Ancak magazin basını bu mahremiyet ilkelerini çoğu kere deldi ve haberler yapmaya devam etti. “Behiye Aksoy huzurevinde yaşıyor", "Ünlü assolist huzurevine düştü", "Efsane assolist şimdi huzurevinde", "Ünlü yıldız şimdi huzurevinde", "Bir zamanların yıldızıydı! Şimdi huzurevinde yalnız!" gibi iç karartan haberleri üst üste veriyordu.  Bir keresinde de Aksoy’un oğlunun Alzheimer hastası olan annesi Behiye Aksoy'un özel bakımevine yatırılmasından sonra oluşan masraflarını karşılamak için, annesine ait Antalya'daki evi satarak parayı bakım masraflarında kullanmak istemesi de haber oldu. Bu o günün şartlarında çarpıcı bir haber olsa da herkesin başına gelebilecek sıradan bir durumdu. Ancak sadece Behiye Aksoy ismi olduğu için haber yapılmıştı. Allahtan Mahkeme, aynı zamanda vasisi olan oğlunun talebini kabul ederek evin açık artırma usulü satılmasına karar vermiş ve doğrunun bu olduğunu herkese göstermişti.

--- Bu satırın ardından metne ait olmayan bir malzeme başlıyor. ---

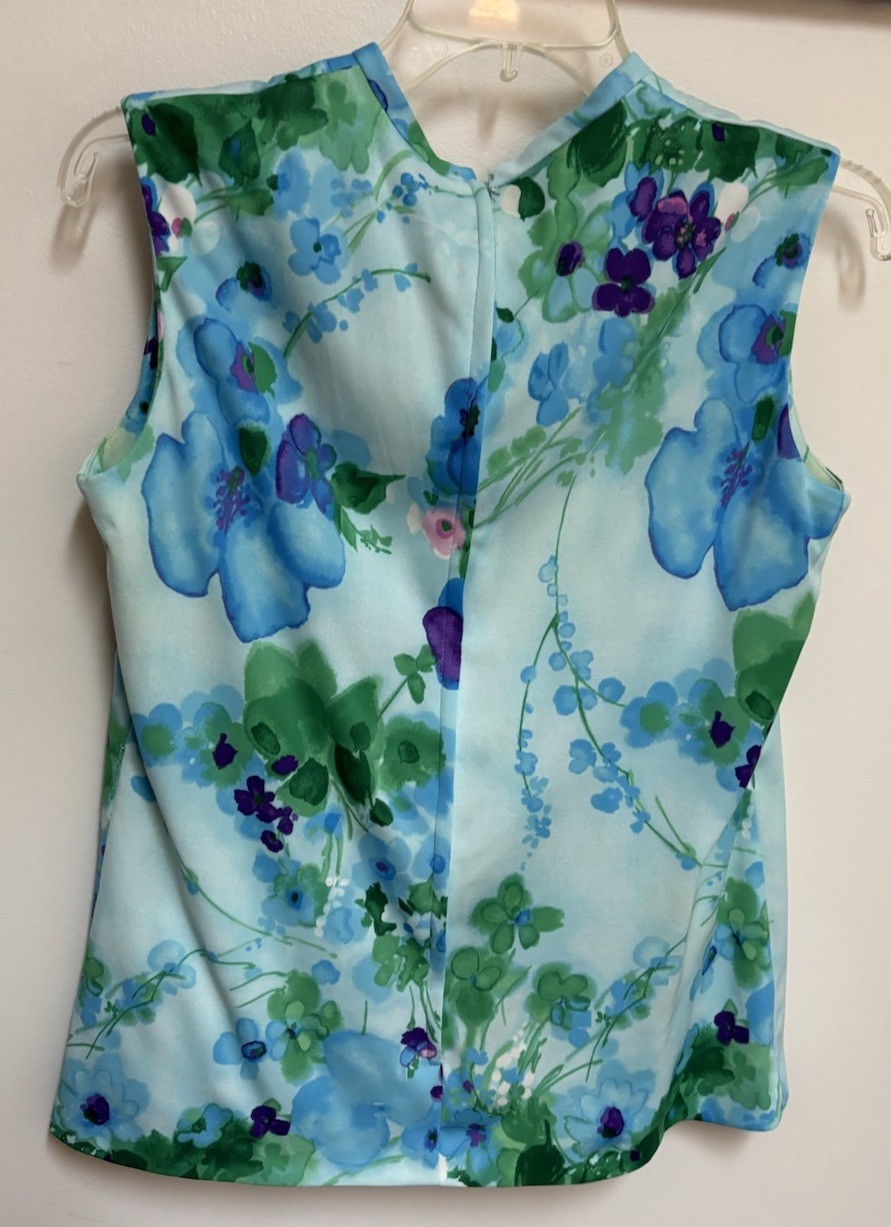 VTG 60’s70’s Woman’s Floral Sleeveless Shirt w/ Belt Retro MCM Mod Medium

Bakım evinde uzun yıllar bakılan , enfeksiyon, solunum yetmezliği gibi nedenler ile birkaç kez hastaneye yatırılan, Platin saçlı sanatçı, Behiye Aksoy, yakalandığı Alzheimer hastalığı nedeniyle 2015 yılında 86 yaşında iken hayatını kaybetti.

Alzheimer hastalığı etkilediği insanın zihinsel fonksiyonlarının bozan, yeni bilgiyi almasını engelleyen bir hastalık olarak bilinir. Bellek, yaşam kalitesi ve davranışlar bozulur. Örneğin, ütüyü fişe takar unutur, LPG tüpünü açık bırakır unutur.  Hasta söylediklerimizi anlamaz, söylediklerini anlayamayız. Hasta yemek yiyemez, üstünü değiştirtmez, uykusu bozulur.  Kendine bakan insanlara karşı şüpheleri vardır.  Evinde tek başına ya da bakıcısıyla ya da yakınlarıyla yaşamını sürdüren bu hastaların güvenliğini sağlamak zordur. O zamanlar hastalar bakım evlerine yatırılır.

Huzurevi; belli bir yaşın üzerinde hayatını tek başına idame ettirmekte zorlanan yaşlıların 24 saat ve yaşam boyu bakımlarının yapıldığı, sosyal bir yaşam sunan ve çoğu zaman ücretli bakım merkezidir. Tarih boyunca yaşlılar ile ilgili hizmetler dinsel ve kültürel düşünce hareketleri ile toplumdaki refah düzeyine göre gelişmiştir. Almanya’da ilk kez 7. yüzyılda göçmenlerin de yer aldığı bir yaşlı bakımevi kurulmuştur. Anadolu’da yaşlılıkla ilgili hizmetlerin 2.yüzyılda Selçuklular zamanında başladığı bilinmektedir. Türkiye'de kurulan ilk huzurevi ise 2.Abdülhamid tarafından İstanbul'da kurulmuştur. Hali hazırda 300 üzeri huzurevi vardır. Hastalıklara ait bakım evleri ise yenidir ki, bir tanesinde Eskişehir’de olup, belediye Alzheimer derneği iş birliğinin bir sonucudur. Bu evleri eleştirmemek, desteklemek, içinde yaşayanlara ve çalışanlara yardım etmek, geleceğin bakım modeli olan bu kurumsal yapılarının daha ileri götürülmesi için önemli bir aşamadır.

Behiye Aksoy gibi ünlü ünsüz pek çok Alzheimer hastasına kurumsal bakım imkanının yaygınlaştırılması ve aile üyelerinin bu bakımı kabullenmeleri çok önemlidir. Bu kabul gelecekteki iyi ve daha iyi kurumsal hizmetlerin de yapılandırılmasına olanak sağlayacaktır.